Navy chief on Chinese vessel: ‘Have to do anything in our zone, notify us’

NEW DELHI: Indian warships drove away a Chinese oceanic research vessel indulging in suspicious activity near the strategically-located Andaman and Nicobar archipelago recently, amidst the continuing shadow-boxing between New Delhi and Beijing for the same strategic space and influence in the Indian Ocean Region (IOR).
“Our stand is that if you have to do anything in our EEZ (exclusive economic zone), you have to notify us first,” said Navy chief Admiral Karambir Singh on Tuesday, confirming the Chinese vessel Shi Yan-1 was forced to leave the area after it was first detected by P-8I maritime patrol aircraft a few weeks ago.
Chinese warships and research vessels have often been detected indulging in such suspected spying activities in the region. “EEZs are international waters, but if we find Chinese ships engaging in what we perceive to be military manoeuvres, we chase them away,” said another senior officer.
Admiral Singh, speaking ahead of the Navy Day on Wednesday, said there were seven to eight Chinese warships present in the IOR at any given time.
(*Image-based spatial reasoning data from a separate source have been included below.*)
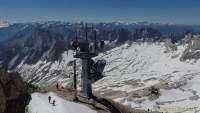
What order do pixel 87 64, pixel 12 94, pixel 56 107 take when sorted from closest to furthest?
pixel 56 107 < pixel 12 94 < pixel 87 64

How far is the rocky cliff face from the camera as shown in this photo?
67706mm

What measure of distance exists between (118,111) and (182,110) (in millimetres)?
108833

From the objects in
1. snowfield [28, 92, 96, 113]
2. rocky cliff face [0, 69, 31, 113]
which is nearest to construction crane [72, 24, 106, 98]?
snowfield [28, 92, 96, 113]

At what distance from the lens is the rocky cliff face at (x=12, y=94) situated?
67.7 meters

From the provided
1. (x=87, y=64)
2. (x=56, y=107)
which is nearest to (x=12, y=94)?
(x=56, y=107)

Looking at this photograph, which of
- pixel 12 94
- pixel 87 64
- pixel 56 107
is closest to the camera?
pixel 56 107

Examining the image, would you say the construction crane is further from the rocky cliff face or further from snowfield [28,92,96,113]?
the rocky cliff face

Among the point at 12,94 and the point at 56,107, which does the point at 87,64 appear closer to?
the point at 12,94

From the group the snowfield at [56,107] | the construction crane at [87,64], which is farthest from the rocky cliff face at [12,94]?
the construction crane at [87,64]

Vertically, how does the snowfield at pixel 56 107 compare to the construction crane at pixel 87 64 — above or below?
below

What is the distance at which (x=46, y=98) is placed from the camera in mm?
73562

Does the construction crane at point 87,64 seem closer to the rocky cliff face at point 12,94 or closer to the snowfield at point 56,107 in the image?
the snowfield at point 56,107

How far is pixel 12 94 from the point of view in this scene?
72125 millimetres

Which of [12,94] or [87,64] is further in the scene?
[87,64]
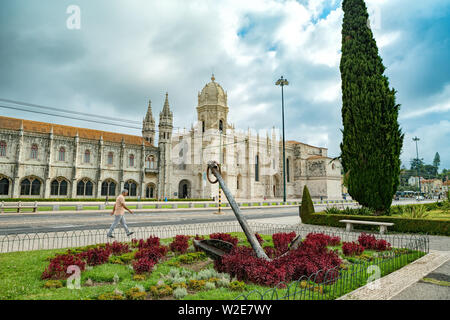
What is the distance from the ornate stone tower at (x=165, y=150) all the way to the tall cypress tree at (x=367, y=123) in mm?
32498

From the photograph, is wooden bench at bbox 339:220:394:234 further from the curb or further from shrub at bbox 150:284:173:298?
shrub at bbox 150:284:173:298

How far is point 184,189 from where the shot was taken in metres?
47.9

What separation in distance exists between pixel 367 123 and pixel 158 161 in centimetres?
3623

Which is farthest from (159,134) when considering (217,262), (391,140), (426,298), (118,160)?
(426,298)

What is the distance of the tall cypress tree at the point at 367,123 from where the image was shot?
609 inches

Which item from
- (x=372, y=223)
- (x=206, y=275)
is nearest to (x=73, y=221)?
(x=206, y=275)

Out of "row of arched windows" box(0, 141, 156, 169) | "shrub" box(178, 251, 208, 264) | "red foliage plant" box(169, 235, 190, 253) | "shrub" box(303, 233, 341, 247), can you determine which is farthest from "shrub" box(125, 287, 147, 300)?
"row of arched windows" box(0, 141, 156, 169)

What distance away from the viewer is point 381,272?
6188 millimetres

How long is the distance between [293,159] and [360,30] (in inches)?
1880

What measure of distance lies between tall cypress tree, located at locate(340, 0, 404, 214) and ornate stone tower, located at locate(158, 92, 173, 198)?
3250 centimetres

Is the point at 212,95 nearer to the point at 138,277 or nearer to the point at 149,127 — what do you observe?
the point at 149,127

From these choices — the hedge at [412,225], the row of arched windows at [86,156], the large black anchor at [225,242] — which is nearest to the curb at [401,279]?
the large black anchor at [225,242]
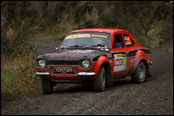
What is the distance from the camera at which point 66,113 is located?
23.0 ft

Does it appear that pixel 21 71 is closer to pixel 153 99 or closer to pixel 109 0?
pixel 153 99

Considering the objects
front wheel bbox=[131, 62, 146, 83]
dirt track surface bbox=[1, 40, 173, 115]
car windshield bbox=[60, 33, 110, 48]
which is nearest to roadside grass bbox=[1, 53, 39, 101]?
dirt track surface bbox=[1, 40, 173, 115]

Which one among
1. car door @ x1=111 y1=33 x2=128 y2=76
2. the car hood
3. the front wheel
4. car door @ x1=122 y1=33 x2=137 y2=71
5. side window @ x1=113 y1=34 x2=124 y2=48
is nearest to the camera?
the car hood

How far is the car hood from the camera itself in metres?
9.28

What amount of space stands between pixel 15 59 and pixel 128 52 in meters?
3.51

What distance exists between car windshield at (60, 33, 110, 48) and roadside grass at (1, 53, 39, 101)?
147 centimetres

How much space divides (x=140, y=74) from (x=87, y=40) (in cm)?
212

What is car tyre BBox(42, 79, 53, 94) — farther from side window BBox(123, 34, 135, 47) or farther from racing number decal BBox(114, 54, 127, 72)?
side window BBox(123, 34, 135, 47)

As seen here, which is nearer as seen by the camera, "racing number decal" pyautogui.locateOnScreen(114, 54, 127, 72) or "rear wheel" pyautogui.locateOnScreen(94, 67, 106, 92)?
"rear wheel" pyautogui.locateOnScreen(94, 67, 106, 92)

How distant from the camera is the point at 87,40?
10523 millimetres

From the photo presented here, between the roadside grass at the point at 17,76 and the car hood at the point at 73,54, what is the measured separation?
1.16 meters

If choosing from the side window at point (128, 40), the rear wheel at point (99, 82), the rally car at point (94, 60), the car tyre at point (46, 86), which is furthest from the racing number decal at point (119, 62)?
the car tyre at point (46, 86)

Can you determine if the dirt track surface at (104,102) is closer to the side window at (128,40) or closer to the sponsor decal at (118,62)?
the sponsor decal at (118,62)

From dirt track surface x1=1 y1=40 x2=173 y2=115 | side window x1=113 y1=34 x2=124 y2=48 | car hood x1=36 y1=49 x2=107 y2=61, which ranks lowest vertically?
dirt track surface x1=1 y1=40 x2=173 y2=115
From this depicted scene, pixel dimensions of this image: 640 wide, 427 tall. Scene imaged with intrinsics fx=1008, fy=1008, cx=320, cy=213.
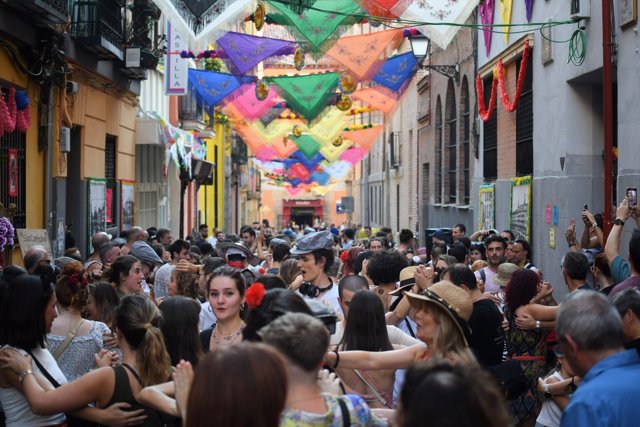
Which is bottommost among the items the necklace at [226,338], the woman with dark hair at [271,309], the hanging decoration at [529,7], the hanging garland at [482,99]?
the necklace at [226,338]

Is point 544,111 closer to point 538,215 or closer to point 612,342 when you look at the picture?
point 538,215

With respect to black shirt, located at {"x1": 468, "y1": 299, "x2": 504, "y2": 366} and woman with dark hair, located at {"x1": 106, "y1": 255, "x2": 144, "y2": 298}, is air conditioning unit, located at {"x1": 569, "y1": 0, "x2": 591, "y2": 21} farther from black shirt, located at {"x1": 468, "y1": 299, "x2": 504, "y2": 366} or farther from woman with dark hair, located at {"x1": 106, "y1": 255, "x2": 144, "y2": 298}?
woman with dark hair, located at {"x1": 106, "y1": 255, "x2": 144, "y2": 298}

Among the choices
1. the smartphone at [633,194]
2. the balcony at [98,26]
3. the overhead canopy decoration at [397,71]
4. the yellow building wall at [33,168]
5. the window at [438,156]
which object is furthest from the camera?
the window at [438,156]

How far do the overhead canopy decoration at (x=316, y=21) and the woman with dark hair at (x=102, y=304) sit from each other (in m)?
9.37

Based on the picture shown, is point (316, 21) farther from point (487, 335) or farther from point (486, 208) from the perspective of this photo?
point (487, 335)

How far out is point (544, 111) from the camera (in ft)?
51.7

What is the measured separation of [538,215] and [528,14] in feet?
10.7

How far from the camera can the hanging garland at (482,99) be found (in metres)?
18.7

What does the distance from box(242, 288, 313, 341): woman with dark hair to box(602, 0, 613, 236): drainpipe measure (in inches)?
266

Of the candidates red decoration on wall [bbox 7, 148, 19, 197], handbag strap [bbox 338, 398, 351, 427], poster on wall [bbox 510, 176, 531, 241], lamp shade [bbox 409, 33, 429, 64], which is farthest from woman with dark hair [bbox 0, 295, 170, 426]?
lamp shade [bbox 409, 33, 429, 64]

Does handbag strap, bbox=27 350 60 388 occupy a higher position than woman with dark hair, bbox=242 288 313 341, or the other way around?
woman with dark hair, bbox=242 288 313 341

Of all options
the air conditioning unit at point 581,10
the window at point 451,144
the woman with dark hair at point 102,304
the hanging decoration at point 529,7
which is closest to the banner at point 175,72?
the window at point 451,144

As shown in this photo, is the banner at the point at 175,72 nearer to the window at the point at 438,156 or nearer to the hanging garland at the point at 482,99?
the hanging garland at the point at 482,99

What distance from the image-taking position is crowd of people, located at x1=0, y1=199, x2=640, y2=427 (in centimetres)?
324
The Chinese Navy is also gearing up for an exercise with its Pakistani counterpart in the north Arabian Sea soon to reaffirm their “all-weather strategic partnership”.

India, too, will conduct the “Paschim Lehar” wargames in the Arabian Sea in January-February to “simulate a conflict or contingency in the western maritime theatre”, said the Navy chief. Incidentally, China, along with Pakistan, is not among the 41 countries invited for the “Milan” multi-lateral exercise at Vizag in March because India does not want to legitimize its increasing presence in the IOR.
But while Pakistan is not a worry in the maritime domain, China is in a different league altogether. With an overseas base at Djibouti in the Horn of Africa and naval turnaround facilities at Karachi, the fast-expanding Chinese Navy already has two aircraft carriers (two more are being built), 33 destroyers, 54 frigates, 42 corvettes, 50 diesel-electric and 10 nuclear submarines, among other warships.
Grappling with a fund crunch, the 140-warship Indian Navy has just one aircraft carrier, 10 destroyers, 14 frigates, 11 corvettes, and 15 diesel-electric and two nuclear submarines as of now. The force, which has asked for an additional Rs 16,000 crore for capital expenditure in the ongoing fiscal, may be forced to settle for 175 warships instead of the 212 it wanted by 2027..
“Navy’s share of the defence budget has declined from 18% in 2012 to around 13% in 2019-2020. While we have projected our requirement to the government, and are hopeful of getting more money, we remain committed to progress force modernization using available resources optimally. Our aim is to get the maximum bang for the buck, with prioritization, rationalization and economy of expenditure,” said Admiral Singh.
“As the Navy chief, my concern is to safeguard the country’s maritime interests, and not allow any action by any other player in the region to adversely impact them. I am convinced the nation requires three aircraft carriers so that two are operational at any given time,” he added.
As was first reported by TOI, the Navy plans to take up afresh its long-standing case for a third aircraft carrier, which will have a displacement of 65,000 tonne, electric propulsion and CATOBAR (catapult assisted take-off but arrested recovery) configuration for launching fighters as well as heavier aircraft from its deck.
India currently has only one carrier in the 44,400-tonne INS Vikramaditya, while the second one – the 40,000-tonne indigenous aircraft carrier (IAC-I) or INS Vikrant being built at Cochin Shipyard for over Rs 20,000 crore – will become fully operational by 2022. The IAC-II may cost around Rs 45,000 crore but the expenditure will be spread over 10-14 years, with the bulk of it being ploughed back into the country’s economy.